▶ DATA EXCERPTS:
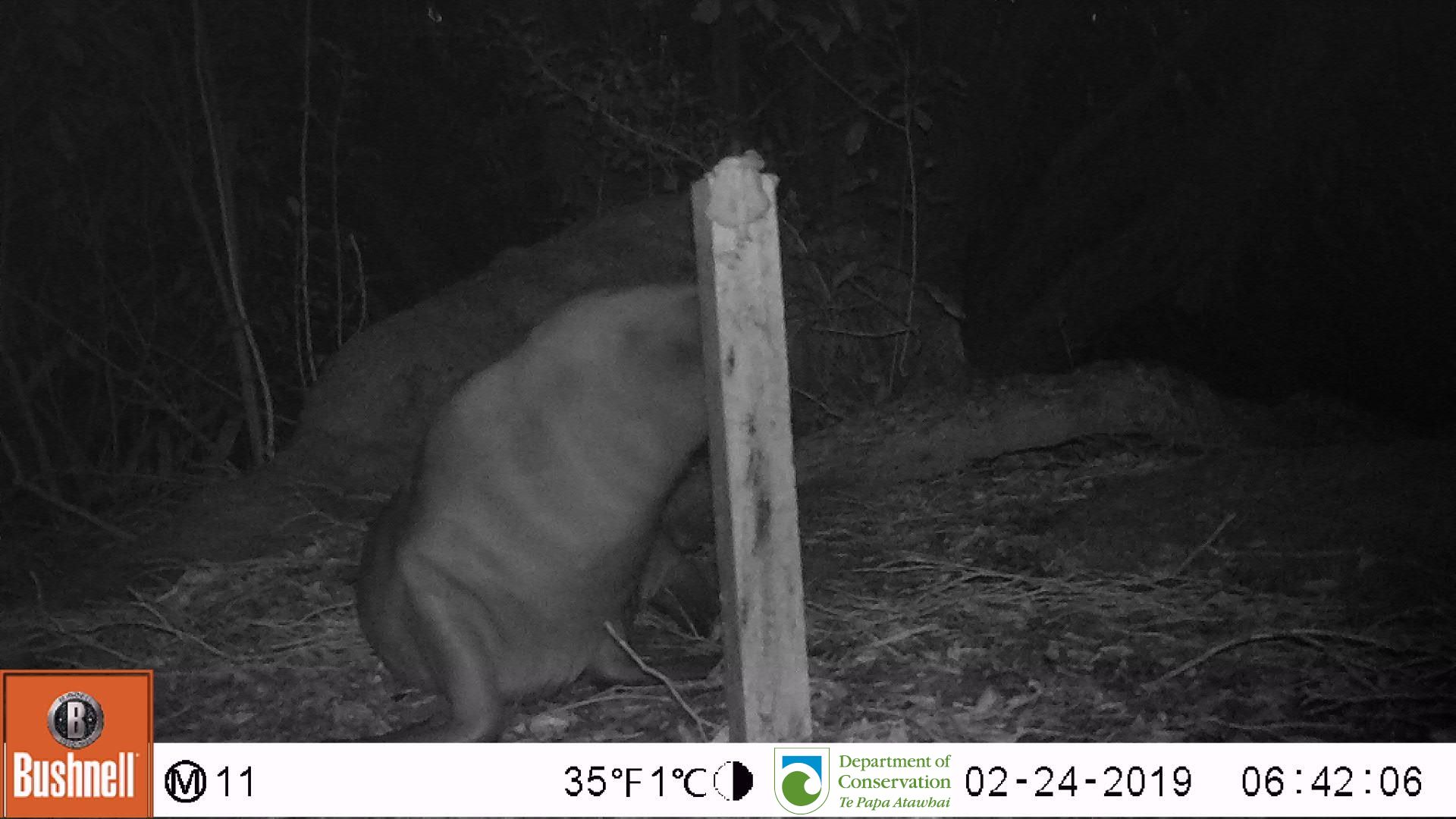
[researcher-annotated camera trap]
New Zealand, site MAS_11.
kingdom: Animalia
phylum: Chordata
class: Mammalia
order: Carnivora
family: Otariidae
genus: Phocarctos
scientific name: Phocarctos hookeri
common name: new zealand sea lion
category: sealion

▶ WHAT YOU SHOULD DO: Although the records above include pictures, the copy must contain only their exact text.

▶ WORKED SOLUTION:
[researcher-annotated camera trap]
New Zealand, site MAS_11.
kingdom: Animalia
phylum: Chordata
class: Mammalia
order: Carnivora
family: Otariidae
genus: Phocarctos
scientific name: Phocarctos hookeri
common name: new zealand sea lion
category: sealion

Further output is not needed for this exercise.